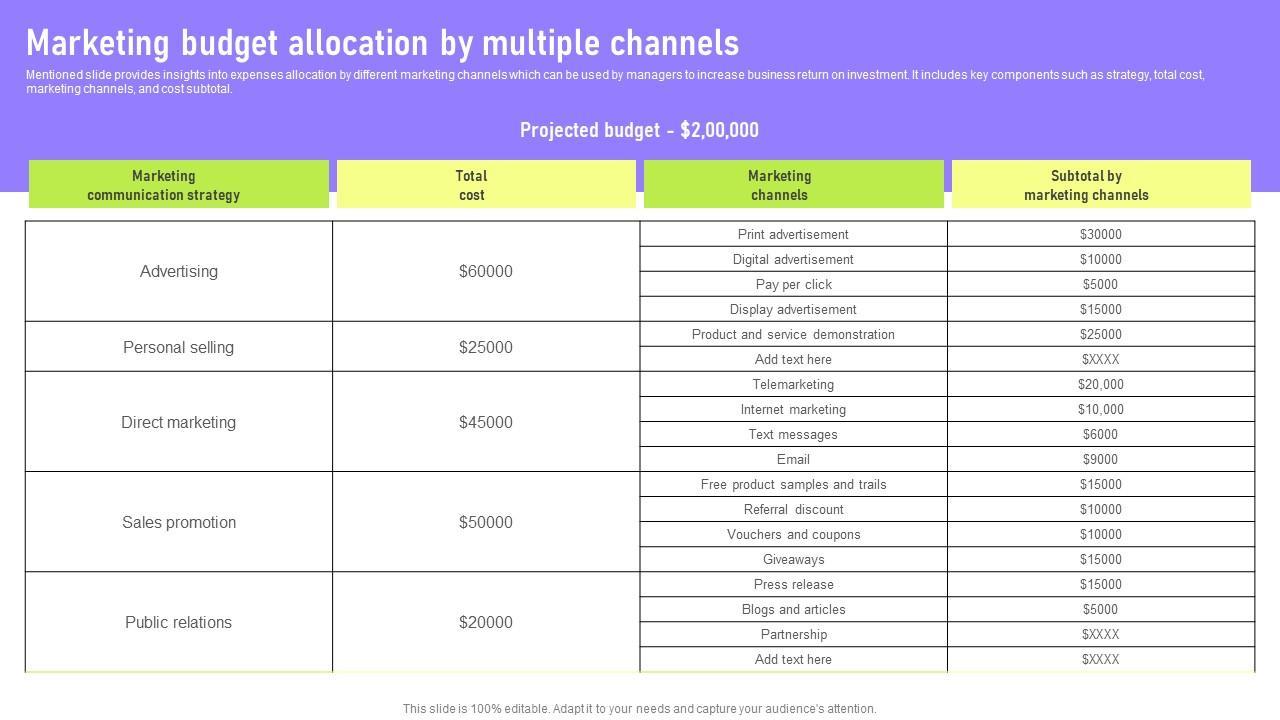 Marketing budget allocation by multiple channels

Mentioned slide provides insights into expenses allocation by different marketing channels which can be used by managers to increase business return on investment. It includes key components such as strategy, total cost, marketing channels, and cost subtotal.

Projected budget - $2,00,000

| Marketing communication strategy | Total cost | Marketing channels | Subtotal by marketing channels |
|---|---|---|---|
| Advertising | $60000 | Print advertisement | $30000 |
| | | Digital advertisement | $10000 |
| | | Pay per click | $5000 |
| | | Display advertisement | $15000 |
| Personal selling | $25000 | Product and service demonstration | $25000 |
| | | Add text here | $XXXX |
| Direct marketing | $45000 | Telemarketing | $20,000 |
| | | Internet marketing | $10,000 |
| | | Text messages | $6000 |
| | | Email | $9000 |
| Sales promotion | $50000 | Free product samples and trails | $15000 |
| | | Referral discount | $10000 |
| | | Vouchers and coupons | $10000 |
| | | Giveaways | $15000 |
| Public relations | $20000 | Press release | $15000 |
| | | Blogs and articles | $5000 |
| | | Partnership | $XXXX |
| | | Add text here | $XXXX |

This slide is 100% editable. Adapt it to your needs and capture your audience's attention.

• _Work required_: Where a picture appears in the data, omit it; restate the rest word for word.

• _Response for this exercise_:
 Marketing budget allocation by multiple channels

Mentioned slide provides insights into expenses allocation by different marketing channels which can be used by managers to increase business return on investment. It includes key components such as strategy, total cost, marketing channels, and cost subtotal.

Projected budget - $2,00,000

| Marketing communication strategy | Total cost | Marketing channels | Subtotal by marketing channels |
|---|---|---|---|
| Advertising | $60000 | Print advertisement | $30000 |
| | | Digital advertisement | $10000 |
| | | Pay per click | $5000 |
| | | Display advertisement | $15000 |
| Personal selling | $25000 | Product and service demonstration | $25000 |
| | | Add text here | $XXXX |
| Direct marketing | $45000 | Telemarketing | $20,000 |
| | | Internet marketing | $10,000 |
| | | Text messages | $6000 |
| | | Email | $9000 |
| Sales promotion | $50000 | Free product samples and trails | $15000 |
| | | Referral discount | $10000 |
| | | Vouchers and coupons | $10000 |
| | | Giveaways | $15000 |
| Public relations | $20000 | Press release | $15000 |
| | | Blogs and articles | $5000 |
| | | Partnership | $XXXX |
| | | Add text here | $XXXX |

This slide is 100% editable. Adapt it to your needs and capture your audience's attention.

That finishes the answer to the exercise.